Azrian swallowed hard. “Won’t let you down. Pop.” He used a sleeve to wipe the few stray tears away. “Will you include me when you summon your Malakhim? I don’t want to miss out.”
“Aye, wouldn’t dream of excluding you, lad. Remember, according to the legends of Tim E. Traveler, I should be able to visit you in my physical body.” My son’s eyes lit up.
“Good luck, Pop. Knock aThorsis on his ass.” Azrian wiped his eyes again and mustered a crooked smiled.
“Love you, son,” I whispered inside his mind. Without taking my gaze off Azrian, I zipped from the office to meet Ariane and Sabree in the great room.
3 3 3
A mist evaporated around Sabree as his gaze scanned the room until he locked eyes with Ariane. Dressed in maternity jeans and a loose yellow top, she brightened the room. To match her, Sabree wore a goldenrod-colored shirt to support Brian on the big sendoff. The twins meant the universe to him. Ariane and Brian, the zygotes he agreed to protect, were his destiny.
One of his hearts leapt against his chest in anticipation of Brian’s victory. The other shriveled, prepared to be crushed should aThorsis triumph. Brian faced impossible odds compared to the corrupt Lighted One who had cast him out as one of the Fallen. By first impression alone, his friend paled in comparison. Too human. Yet Sabree had witnessed Brian in action inside the portal. No
longer flesh and blood, his energy shone bright. Oui, hope exists. Brian is hope.
A rushing breeze of honeysuckle blasted Sabree in the face. Hope had just entered the great room and Sabree flaunted his infamous Cheshire cat smile in salute. Commonplace to see someone dressed in a kilt in Scotland, seeing Brian dressed in full regalia threw Sabree off kilter every time: the first time back in France and the last time for his and Ariane’s wedding.
Armor and leather covered Brian’s torso and arms. The tartan favored the Royal Stewart red and black pattern.

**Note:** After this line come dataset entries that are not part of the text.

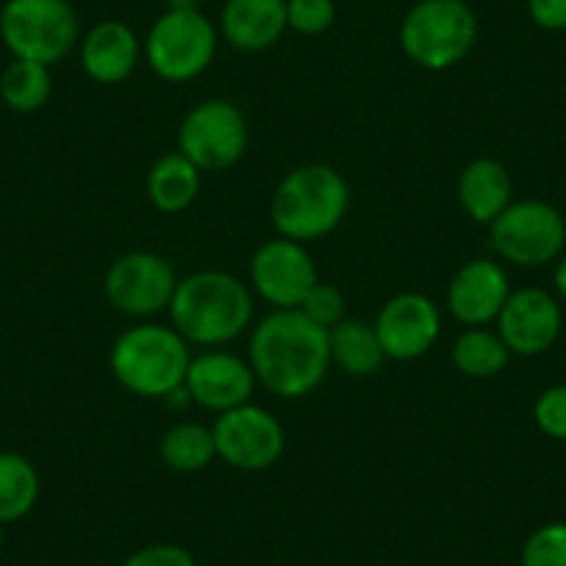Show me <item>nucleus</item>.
Masks as SVG:
<instances>
[{
	"label": "nucleus",
	"mask_w": 566,
	"mask_h": 566,
	"mask_svg": "<svg viewBox=\"0 0 566 566\" xmlns=\"http://www.w3.org/2000/svg\"><path fill=\"white\" fill-rule=\"evenodd\" d=\"M189 342L172 325L139 323L123 331L108 353L114 380L145 400H170L181 395L187 380Z\"/></svg>",
	"instance_id": "nucleus-4"
},
{
	"label": "nucleus",
	"mask_w": 566,
	"mask_h": 566,
	"mask_svg": "<svg viewBox=\"0 0 566 566\" xmlns=\"http://www.w3.org/2000/svg\"><path fill=\"white\" fill-rule=\"evenodd\" d=\"M450 361L461 375L472 380L497 378L511 361V350L497 331L467 328L450 347Z\"/></svg>",
	"instance_id": "nucleus-23"
},
{
	"label": "nucleus",
	"mask_w": 566,
	"mask_h": 566,
	"mask_svg": "<svg viewBox=\"0 0 566 566\" xmlns=\"http://www.w3.org/2000/svg\"><path fill=\"white\" fill-rule=\"evenodd\" d=\"M211 433H214L217 459L239 472L270 470L286 450V431L281 419L255 402L217 413Z\"/></svg>",
	"instance_id": "nucleus-11"
},
{
	"label": "nucleus",
	"mask_w": 566,
	"mask_h": 566,
	"mask_svg": "<svg viewBox=\"0 0 566 566\" xmlns=\"http://www.w3.org/2000/svg\"><path fill=\"white\" fill-rule=\"evenodd\" d=\"M527 14L542 31H566V0H527Z\"/></svg>",
	"instance_id": "nucleus-31"
},
{
	"label": "nucleus",
	"mask_w": 566,
	"mask_h": 566,
	"mask_svg": "<svg viewBox=\"0 0 566 566\" xmlns=\"http://www.w3.org/2000/svg\"><path fill=\"white\" fill-rule=\"evenodd\" d=\"M200 178L203 172L181 154L172 150L156 159L148 172V200L161 214H178L187 211L200 195Z\"/></svg>",
	"instance_id": "nucleus-20"
},
{
	"label": "nucleus",
	"mask_w": 566,
	"mask_h": 566,
	"mask_svg": "<svg viewBox=\"0 0 566 566\" xmlns=\"http://www.w3.org/2000/svg\"><path fill=\"white\" fill-rule=\"evenodd\" d=\"M142 53L161 81L187 84L203 75L217 56V29L198 7L167 9L154 25Z\"/></svg>",
	"instance_id": "nucleus-7"
},
{
	"label": "nucleus",
	"mask_w": 566,
	"mask_h": 566,
	"mask_svg": "<svg viewBox=\"0 0 566 566\" xmlns=\"http://www.w3.org/2000/svg\"><path fill=\"white\" fill-rule=\"evenodd\" d=\"M467 3H470V0H467Z\"/></svg>",
	"instance_id": "nucleus-34"
},
{
	"label": "nucleus",
	"mask_w": 566,
	"mask_h": 566,
	"mask_svg": "<svg viewBox=\"0 0 566 566\" xmlns=\"http://www.w3.org/2000/svg\"><path fill=\"white\" fill-rule=\"evenodd\" d=\"M250 142L248 117L226 97H209L184 114L178 125V150L200 172L231 170Z\"/></svg>",
	"instance_id": "nucleus-9"
},
{
	"label": "nucleus",
	"mask_w": 566,
	"mask_h": 566,
	"mask_svg": "<svg viewBox=\"0 0 566 566\" xmlns=\"http://www.w3.org/2000/svg\"><path fill=\"white\" fill-rule=\"evenodd\" d=\"M455 192H459V203L467 217L478 226H489L514 200V181L503 161L481 156L461 170Z\"/></svg>",
	"instance_id": "nucleus-19"
},
{
	"label": "nucleus",
	"mask_w": 566,
	"mask_h": 566,
	"mask_svg": "<svg viewBox=\"0 0 566 566\" xmlns=\"http://www.w3.org/2000/svg\"><path fill=\"white\" fill-rule=\"evenodd\" d=\"M511 295V277L494 259H472L450 277L448 312L467 328H486L503 312Z\"/></svg>",
	"instance_id": "nucleus-16"
},
{
	"label": "nucleus",
	"mask_w": 566,
	"mask_h": 566,
	"mask_svg": "<svg viewBox=\"0 0 566 566\" xmlns=\"http://www.w3.org/2000/svg\"><path fill=\"white\" fill-rule=\"evenodd\" d=\"M373 325L386 361H417L439 342L442 312L422 292H400L380 306Z\"/></svg>",
	"instance_id": "nucleus-13"
},
{
	"label": "nucleus",
	"mask_w": 566,
	"mask_h": 566,
	"mask_svg": "<svg viewBox=\"0 0 566 566\" xmlns=\"http://www.w3.org/2000/svg\"><path fill=\"white\" fill-rule=\"evenodd\" d=\"M159 453L167 470L184 472V475L203 472L206 467H211L217 461L214 433H211L209 424L184 419V422H176L172 428H167L165 437H161Z\"/></svg>",
	"instance_id": "nucleus-22"
},
{
	"label": "nucleus",
	"mask_w": 566,
	"mask_h": 566,
	"mask_svg": "<svg viewBox=\"0 0 566 566\" xmlns=\"http://www.w3.org/2000/svg\"><path fill=\"white\" fill-rule=\"evenodd\" d=\"M3 544H7V525L0 522V549H3Z\"/></svg>",
	"instance_id": "nucleus-33"
},
{
	"label": "nucleus",
	"mask_w": 566,
	"mask_h": 566,
	"mask_svg": "<svg viewBox=\"0 0 566 566\" xmlns=\"http://www.w3.org/2000/svg\"><path fill=\"white\" fill-rule=\"evenodd\" d=\"M538 431L549 439H566V384L549 386L533 402Z\"/></svg>",
	"instance_id": "nucleus-29"
},
{
	"label": "nucleus",
	"mask_w": 566,
	"mask_h": 566,
	"mask_svg": "<svg viewBox=\"0 0 566 566\" xmlns=\"http://www.w3.org/2000/svg\"><path fill=\"white\" fill-rule=\"evenodd\" d=\"M334 0H286V23L295 34L319 36L334 25Z\"/></svg>",
	"instance_id": "nucleus-27"
},
{
	"label": "nucleus",
	"mask_w": 566,
	"mask_h": 566,
	"mask_svg": "<svg viewBox=\"0 0 566 566\" xmlns=\"http://www.w3.org/2000/svg\"><path fill=\"white\" fill-rule=\"evenodd\" d=\"M53 92V75L51 67L40 62H25V59H14L3 75H0V97L12 112L18 114H34L45 108Z\"/></svg>",
	"instance_id": "nucleus-25"
},
{
	"label": "nucleus",
	"mask_w": 566,
	"mask_h": 566,
	"mask_svg": "<svg viewBox=\"0 0 566 566\" xmlns=\"http://www.w3.org/2000/svg\"><path fill=\"white\" fill-rule=\"evenodd\" d=\"M317 281L312 253L295 239H266L250 259V290L272 308H301Z\"/></svg>",
	"instance_id": "nucleus-12"
},
{
	"label": "nucleus",
	"mask_w": 566,
	"mask_h": 566,
	"mask_svg": "<svg viewBox=\"0 0 566 566\" xmlns=\"http://www.w3.org/2000/svg\"><path fill=\"white\" fill-rule=\"evenodd\" d=\"M40 472L25 455L0 453V522H18L34 511L40 500Z\"/></svg>",
	"instance_id": "nucleus-24"
},
{
	"label": "nucleus",
	"mask_w": 566,
	"mask_h": 566,
	"mask_svg": "<svg viewBox=\"0 0 566 566\" xmlns=\"http://www.w3.org/2000/svg\"><path fill=\"white\" fill-rule=\"evenodd\" d=\"M553 277H555V290H558L560 301L566 303V255L558 261V266H555V275Z\"/></svg>",
	"instance_id": "nucleus-32"
},
{
	"label": "nucleus",
	"mask_w": 566,
	"mask_h": 566,
	"mask_svg": "<svg viewBox=\"0 0 566 566\" xmlns=\"http://www.w3.org/2000/svg\"><path fill=\"white\" fill-rule=\"evenodd\" d=\"M142 45L136 31L123 20L95 23L81 40V67L95 84L114 86L134 75Z\"/></svg>",
	"instance_id": "nucleus-17"
},
{
	"label": "nucleus",
	"mask_w": 566,
	"mask_h": 566,
	"mask_svg": "<svg viewBox=\"0 0 566 566\" xmlns=\"http://www.w3.org/2000/svg\"><path fill=\"white\" fill-rule=\"evenodd\" d=\"M494 323L511 356L531 358L542 356L558 342L564 317H560L558 301L549 292L525 286V290L511 292Z\"/></svg>",
	"instance_id": "nucleus-14"
},
{
	"label": "nucleus",
	"mask_w": 566,
	"mask_h": 566,
	"mask_svg": "<svg viewBox=\"0 0 566 566\" xmlns=\"http://www.w3.org/2000/svg\"><path fill=\"white\" fill-rule=\"evenodd\" d=\"M331 336V367H339L350 378H369L380 373L386 364V353L380 347L373 323L364 319H342Z\"/></svg>",
	"instance_id": "nucleus-21"
},
{
	"label": "nucleus",
	"mask_w": 566,
	"mask_h": 566,
	"mask_svg": "<svg viewBox=\"0 0 566 566\" xmlns=\"http://www.w3.org/2000/svg\"><path fill=\"white\" fill-rule=\"evenodd\" d=\"M478 42V18L467 0H419L400 23V48L408 62L444 73L464 62Z\"/></svg>",
	"instance_id": "nucleus-5"
},
{
	"label": "nucleus",
	"mask_w": 566,
	"mask_h": 566,
	"mask_svg": "<svg viewBox=\"0 0 566 566\" xmlns=\"http://www.w3.org/2000/svg\"><path fill=\"white\" fill-rule=\"evenodd\" d=\"M350 211V184L331 165H301L281 178L270 200L277 237L317 242L345 222Z\"/></svg>",
	"instance_id": "nucleus-3"
},
{
	"label": "nucleus",
	"mask_w": 566,
	"mask_h": 566,
	"mask_svg": "<svg viewBox=\"0 0 566 566\" xmlns=\"http://www.w3.org/2000/svg\"><path fill=\"white\" fill-rule=\"evenodd\" d=\"M489 244L509 264L544 266L564 253L566 220L544 200H511L509 209L489 222Z\"/></svg>",
	"instance_id": "nucleus-8"
},
{
	"label": "nucleus",
	"mask_w": 566,
	"mask_h": 566,
	"mask_svg": "<svg viewBox=\"0 0 566 566\" xmlns=\"http://www.w3.org/2000/svg\"><path fill=\"white\" fill-rule=\"evenodd\" d=\"M181 277L170 261L150 250H130L117 255L103 277V295L119 314L148 319L167 312Z\"/></svg>",
	"instance_id": "nucleus-10"
},
{
	"label": "nucleus",
	"mask_w": 566,
	"mask_h": 566,
	"mask_svg": "<svg viewBox=\"0 0 566 566\" xmlns=\"http://www.w3.org/2000/svg\"><path fill=\"white\" fill-rule=\"evenodd\" d=\"M259 386L248 358H239L228 350H206L192 356L184 380V391L200 408L214 413H226L231 408L253 402V391Z\"/></svg>",
	"instance_id": "nucleus-15"
},
{
	"label": "nucleus",
	"mask_w": 566,
	"mask_h": 566,
	"mask_svg": "<svg viewBox=\"0 0 566 566\" xmlns=\"http://www.w3.org/2000/svg\"><path fill=\"white\" fill-rule=\"evenodd\" d=\"M522 566H566V522H547L525 538Z\"/></svg>",
	"instance_id": "nucleus-26"
},
{
	"label": "nucleus",
	"mask_w": 566,
	"mask_h": 566,
	"mask_svg": "<svg viewBox=\"0 0 566 566\" xmlns=\"http://www.w3.org/2000/svg\"><path fill=\"white\" fill-rule=\"evenodd\" d=\"M123 566H198L195 555L181 544L159 542L139 547L123 560Z\"/></svg>",
	"instance_id": "nucleus-30"
},
{
	"label": "nucleus",
	"mask_w": 566,
	"mask_h": 566,
	"mask_svg": "<svg viewBox=\"0 0 566 566\" xmlns=\"http://www.w3.org/2000/svg\"><path fill=\"white\" fill-rule=\"evenodd\" d=\"M170 323L189 345L222 347L253 323V290L222 270L181 277L170 303Z\"/></svg>",
	"instance_id": "nucleus-2"
},
{
	"label": "nucleus",
	"mask_w": 566,
	"mask_h": 566,
	"mask_svg": "<svg viewBox=\"0 0 566 566\" xmlns=\"http://www.w3.org/2000/svg\"><path fill=\"white\" fill-rule=\"evenodd\" d=\"M286 31V0H226L222 7L220 34L233 51H270Z\"/></svg>",
	"instance_id": "nucleus-18"
},
{
	"label": "nucleus",
	"mask_w": 566,
	"mask_h": 566,
	"mask_svg": "<svg viewBox=\"0 0 566 566\" xmlns=\"http://www.w3.org/2000/svg\"><path fill=\"white\" fill-rule=\"evenodd\" d=\"M248 361L270 395L303 400L331 369V336L301 308H275L250 334Z\"/></svg>",
	"instance_id": "nucleus-1"
},
{
	"label": "nucleus",
	"mask_w": 566,
	"mask_h": 566,
	"mask_svg": "<svg viewBox=\"0 0 566 566\" xmlns=\"http://www.w3.org/2000/svg\"><path fill=\"white\" fill-rule=\"evenodd\" d=\"M70 0H7L0 9V40L14 59L53 67L81 40Z\"/></svg>",
	"instance_id": "nucleus-6"
},
{
	"label": "nucleus",
	"mask_w": 566,
	"mask_h": 566,
	"mask_svg": "<svg viewBox=\"0 0 566 566\" xmlns=\"http://www.w3.org/2000/svg\"><path fill=\"white\" fill-rule=\"evenodd\" d=\"M345 308L347 303H345V295H342V290H336L334 283H323V281L314 283V290L308 292L306 301L301 303V312L325 331L336 328V325L345 319Z\"/></svg>",
	"instance_id": "nucleus-28"
}]
</instances>
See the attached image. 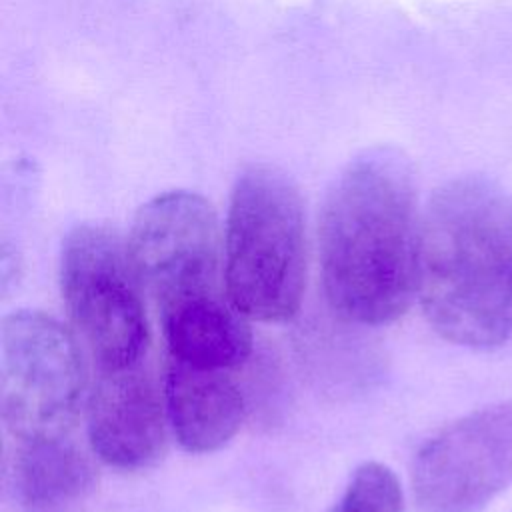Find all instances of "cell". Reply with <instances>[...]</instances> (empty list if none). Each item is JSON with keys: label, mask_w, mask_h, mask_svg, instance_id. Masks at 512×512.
<instances>
[{"label": "cell", "mask_w": 512, "mask_h": 512, "mask_svg": "<svg viewBox=\"0 0 512 512\" xmlns=\"http://www.w3.org/2000/svg\"><path fill=\"white\" fill-rule=\"evenodd\" d=\"M420 228L406 158L392 148L358 154L330 186L320 214V268L330 308L344 320L380 326L418 294Z\"/></svg>", "instance_id": "1"}, {"label": "cell", "mask_w": 512, "mask_h": 512, "mask_svg": "<svg viewBox=\"0 0 512 512\" xmlns=\"http://www.w3.org/2000/svg\"><path fill=\"white\" fill-rule=\"evenodd\" d=\"M418 296L448 342L492 350L512 338V200L482 176L440 186L420 228Z\"/></svg>", "instance_id": "2"}, {"label": "cell", "mask_w": 512, "mask_h": 512, "mask_svg": "<svg viewBox=\"0 0 512 512\" xmlns=\"http://www.w3.org/2000/svg\"><path fill=\"white\" fill-rule=\"evenodd\" d=\"M306 286V226L298 188L276 166L254 164L236 178L226 216L224 288L250 320L286 322Z\"/></svg>", "instance_id": "3"}, {"label": "cell", "mask_w": 512, "mask_h": 512, "mask_svg": "<svg viewBox=\"0 0 512 512\" xmlns=\"http://www.w3.org/2000/svg\"><path fill=\"white\" fill-rule=\"evenodd\" d=\"M62 298L100 372L144 362L150 330L128 252L100 224L76 226L62 244Z\"/></svg>", "instance_id": "4"}, {"label": "cell", "mask_w": 512, "mask_h": 512, "mask_svg": "<svg viewBox=\"0 0 512 512\" xmlns=\"http://www.w3.org/2000/svg\"><path fill=\"white\" fill-rule=\"evenodd\" d=\"M0 404L8 442L68 436L84 368L74 336L42 312H14L0 334Z\"/></svg>", "instance_id": "5"}, {"label": "cell", "mask_w": 512, "mask_h": 512, "mask_svg": "<svg viewBox=\"0 0 512 512\" xmlns=\"http://www.w3.org/2000/svg\"><path fill=\"white\" fill-rule=\"evenodd\" d=\"M128 258L160 316L210 298L220 290V234L214 208L186 190L164 192L136 214Z\"/></svg>", "instance_id": "6"}, {"label": "cell", "mask_w": 512, "mask_h": 512, "mask_svg": "<svg viewBox=\"0 0 512 512\" xmlns=\"http://www.w3.org/2000/svg\"><path fill=\"white\" fill-rule=\"evenodd\" d=\"M510 486L512 402L448 424L412 464V492L424 512H478Z\"/></svg>", "instance_id": "7"}, {"label": "cell", "mask_w": 512, "mask_h": 512, "mask_svg": "<svg viewBox=\"0 0 512 512\" xmlns=\"http://www.w3.org/2000/svg\"><path fill=\"white\" fill-rule=\"evenodd\" d=\"M94 454L118 470L154 464L164 450V412L144 362L100 372L88 400Z\"/></svg>", "instance_id": "8"}, {"label": "cell", "mask_w": 512, "mask_h": 512, "mask_svg": "<svg viewBox=\"0 0 512 512\" xmlns=\"http://www.w3.org/2000/svg\"><path fill=\"white\" fill-rule=\"evenodd\" d=\"M94 468L72 436L6 442V488L16 512H76Z\"/></svg>", "instance_id": "9"}, {"label": "cell", "mask_w": 512, "mask_h": 512, "mask_svg": "<svg viewBox=\"0 0 512 512\" xmlns=\"http://www.w3.org/2000/svg\"><path fill=\"white\" fill-rule=\"evenodd\" d=\"M164 406L178 442L188 452L224 446L244 420V396L226 370L190 366L170 358Z\"/></svg>", "instance_id": "10"}, {"label": "cell", "mask_w": 512, "mask_h": 512, "mask_svg": "<svg viewBox=\"0 0 512 512\" xmlns=\"http://www.w3.org/2000/svg\"><path fill=\"white\" fill-rule=\"evenodd\" d=\"M160 320L172 360L198 368L230 370L250 354V328L228 296L170 310Z\"/></svg>", "instance_id": "11"}, {"label": "cell", "mask_w": 512, "mask_h": 512, "mask_svg": "<svg viewBox=\"0 0 512 512\" xmlns=\"http://www.w3.org/2000/svg\"><path fill=\"white\" fill-rule=\"evenodd\" d=\"M404 498L396 474L378 462L358 466L330 512H402Z\"/></svg>", "instance_id": "12"}]
</instances>
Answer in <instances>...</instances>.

His hair windblown from speeding here from wherever, whipped about as if already in flight. The black powder smudged across his eyes underscored the intensity that drove him into battle readiness.
The three converged under the starburst chandelier.
“This is it. After our farewells, I’m taking off from Ground Zero, where the world ended, where my do-over began. You two stay here within the protection of the thistle.” He removed it from his carry-all stone and handed it to Sabree. “I will come back for it after I whoop aThorsis’s ass. Consider it a fair trade for Zoe.”
Brian hugged his sister. “Love you, Sis.”
“Are you sure this is what you want?” she asked.
“This is my destiny. Our destiny.”
The hug they shared made Ariane squeak a giggle. She reached for his hand and placed it on her baby bump. “Your nephew wishes you luck. I think he’s saying kick some ass.”
The love of his life always had a way of making light of a dire situation. Sabree couldn’t help but laugh when he smacked Brian on the shoulder. His hand smarted from the tough leather armor. The war-painted eyes focused on him. I will not tear up.